Я даже обернулся, чтобы посмотреть им вслед и немного погрустить по своей квартире, куда уже вряд ли когда-нибудь вернусь. Любой человек сказал бы, что это скромное жилище на задворках Системы вряд ли заслуживает особой жалости и грусти, но мне свойственно быстро привязываться к вещам, местам, людям, которым я придавал особое значение, вкладывал в них сакральный смысл и поэтому с ними так тяжело прощаться. Ани недавно сказала мне, что мы лишь отражение других людей, гордо вручивших нам частички самих себя. Наверное, всё вокруг носило отпечаток моей жизни, даже пустая квартира, куда я вложил часть своей души. Когда мы теряем такие места или людей, кого беззаветно любили, то вместе с ними исчезает и часть нас самих, а резать себя на кусочки всегда очень больно. Но хуже всего, когда жизнь занимает что-то одно – единственный человек, кому ты посвятил себя целиком, подарил душу и уже не считал её своей. Потерять такого человека означает духовную смерть и потерю того, кем ты был раньше. Поэтому утрата даже таких незначительных частичек моей жизни, как служебная квартира, вызывала приступы болезненной меланхолии.

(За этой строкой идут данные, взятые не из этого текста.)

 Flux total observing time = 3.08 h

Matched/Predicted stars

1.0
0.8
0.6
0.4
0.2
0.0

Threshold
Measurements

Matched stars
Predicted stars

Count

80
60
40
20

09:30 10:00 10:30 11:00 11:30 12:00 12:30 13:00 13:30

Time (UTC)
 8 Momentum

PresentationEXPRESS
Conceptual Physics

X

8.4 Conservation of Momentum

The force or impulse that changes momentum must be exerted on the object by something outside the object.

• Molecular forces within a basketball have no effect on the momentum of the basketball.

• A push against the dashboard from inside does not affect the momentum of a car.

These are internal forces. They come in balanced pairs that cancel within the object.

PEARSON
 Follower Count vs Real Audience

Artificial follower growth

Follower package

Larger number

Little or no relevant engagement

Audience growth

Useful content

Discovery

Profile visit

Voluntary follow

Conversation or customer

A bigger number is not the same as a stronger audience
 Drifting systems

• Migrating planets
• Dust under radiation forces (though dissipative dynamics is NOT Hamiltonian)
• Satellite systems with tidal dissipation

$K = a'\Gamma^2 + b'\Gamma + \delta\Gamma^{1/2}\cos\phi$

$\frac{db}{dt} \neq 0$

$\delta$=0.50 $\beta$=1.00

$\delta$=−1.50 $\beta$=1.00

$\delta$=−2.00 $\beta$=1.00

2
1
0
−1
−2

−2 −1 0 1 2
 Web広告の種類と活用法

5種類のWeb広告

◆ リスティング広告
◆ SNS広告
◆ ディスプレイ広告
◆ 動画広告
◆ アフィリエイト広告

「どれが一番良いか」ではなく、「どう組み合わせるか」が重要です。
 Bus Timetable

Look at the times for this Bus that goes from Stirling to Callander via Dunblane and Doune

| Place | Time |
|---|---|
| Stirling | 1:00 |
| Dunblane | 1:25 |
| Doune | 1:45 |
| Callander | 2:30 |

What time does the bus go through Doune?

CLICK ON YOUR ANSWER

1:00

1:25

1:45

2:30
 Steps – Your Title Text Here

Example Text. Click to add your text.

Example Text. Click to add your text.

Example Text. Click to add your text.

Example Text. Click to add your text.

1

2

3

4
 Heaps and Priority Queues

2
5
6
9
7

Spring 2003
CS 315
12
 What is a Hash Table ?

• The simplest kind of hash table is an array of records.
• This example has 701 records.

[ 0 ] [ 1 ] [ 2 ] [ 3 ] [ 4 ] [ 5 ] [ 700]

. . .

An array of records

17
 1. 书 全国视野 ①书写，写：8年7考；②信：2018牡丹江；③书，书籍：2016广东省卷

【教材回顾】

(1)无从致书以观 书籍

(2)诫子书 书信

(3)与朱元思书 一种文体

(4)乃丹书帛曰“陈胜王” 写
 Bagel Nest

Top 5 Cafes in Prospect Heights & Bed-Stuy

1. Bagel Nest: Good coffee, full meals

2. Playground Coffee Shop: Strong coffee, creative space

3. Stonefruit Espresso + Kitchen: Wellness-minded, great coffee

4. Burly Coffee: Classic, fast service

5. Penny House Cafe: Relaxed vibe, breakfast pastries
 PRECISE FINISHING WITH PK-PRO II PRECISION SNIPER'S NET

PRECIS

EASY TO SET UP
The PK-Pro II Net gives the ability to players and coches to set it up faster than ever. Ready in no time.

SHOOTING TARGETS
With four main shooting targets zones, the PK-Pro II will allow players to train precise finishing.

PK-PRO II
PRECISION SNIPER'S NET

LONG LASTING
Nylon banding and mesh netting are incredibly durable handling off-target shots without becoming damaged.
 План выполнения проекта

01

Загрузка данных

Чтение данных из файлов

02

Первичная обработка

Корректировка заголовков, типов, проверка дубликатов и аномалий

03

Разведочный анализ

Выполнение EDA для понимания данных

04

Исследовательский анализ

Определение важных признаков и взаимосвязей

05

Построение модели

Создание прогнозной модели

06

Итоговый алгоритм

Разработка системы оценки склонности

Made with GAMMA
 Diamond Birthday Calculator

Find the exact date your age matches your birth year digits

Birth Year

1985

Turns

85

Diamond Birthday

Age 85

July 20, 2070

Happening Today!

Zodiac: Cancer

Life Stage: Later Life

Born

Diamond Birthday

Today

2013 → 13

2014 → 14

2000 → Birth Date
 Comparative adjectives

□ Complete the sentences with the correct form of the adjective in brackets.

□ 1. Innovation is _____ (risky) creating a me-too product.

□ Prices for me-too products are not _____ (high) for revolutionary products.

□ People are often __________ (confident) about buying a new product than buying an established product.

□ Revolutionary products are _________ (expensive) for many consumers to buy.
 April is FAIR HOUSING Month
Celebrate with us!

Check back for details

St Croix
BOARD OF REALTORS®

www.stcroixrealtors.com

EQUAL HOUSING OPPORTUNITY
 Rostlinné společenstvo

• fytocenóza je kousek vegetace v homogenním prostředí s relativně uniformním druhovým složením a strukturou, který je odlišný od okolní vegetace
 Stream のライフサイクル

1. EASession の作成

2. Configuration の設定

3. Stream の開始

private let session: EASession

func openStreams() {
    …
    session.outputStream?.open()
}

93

Когда мы вышли на улицу, то несколько десятков осторожных и внимательных взглядов разом устремились в мою сторону. Жалостливые, злые и ненавидящие, сочувствующие и непонимающие – все они в едином молчаливом порыве пытались просверлить во мне множество дыр, превращая в решето, за которым они могли бы разглядеть ответы на мучающие их вопросы. Я сразу заметил автомобиль Киры, стоявший чуть поодаль от общего сборища Стражей, но её самой не было видно. Скорее всего, после недавней встречи она не решилась выйти из машины и больше не хотела смотреть в мои глаза и видеть там неприкрытую ложь. Горечь и тоска разъедали её сердце, она боролась с единственным желанием – самолично вонзить клинок в мою грудь за предательство её доверия. Я знал это, понимал и не мог осудить за справедливое желание. Вергилий всё это время шёл позади, не спуская с меня глаз и контролируя каждое движение. Он велел подойти к машине Зета, стоявшей у самого подъезда. Сам Зет находился рядом с ней, отпускал угрюмые взгляды в нашу сторону, в которых было сложно разобрать, к кому он испытывал большее презрение: к оступившемуся Стражу или возможному убийце своего брата, а может, к проливному дождю, свившему сосульки из его мокрых волос. Вергилий усадил меня на заднее сиденье, проводил многозначительным взглядом хмурого Зета, а затем развернулся и пошёл в сторону машины Киры, на ходу раздавая приказы Техникам, которые уже выстроились в шеренгу и с детским вниманием выслушивали поручения старшего. Зет залез на место водителя, повернулся ко мне и, поджав губы, молча покачал головой, потом дождался, когда Хранитель сядет в автомобиль Киры, и тронулся вслед за ними.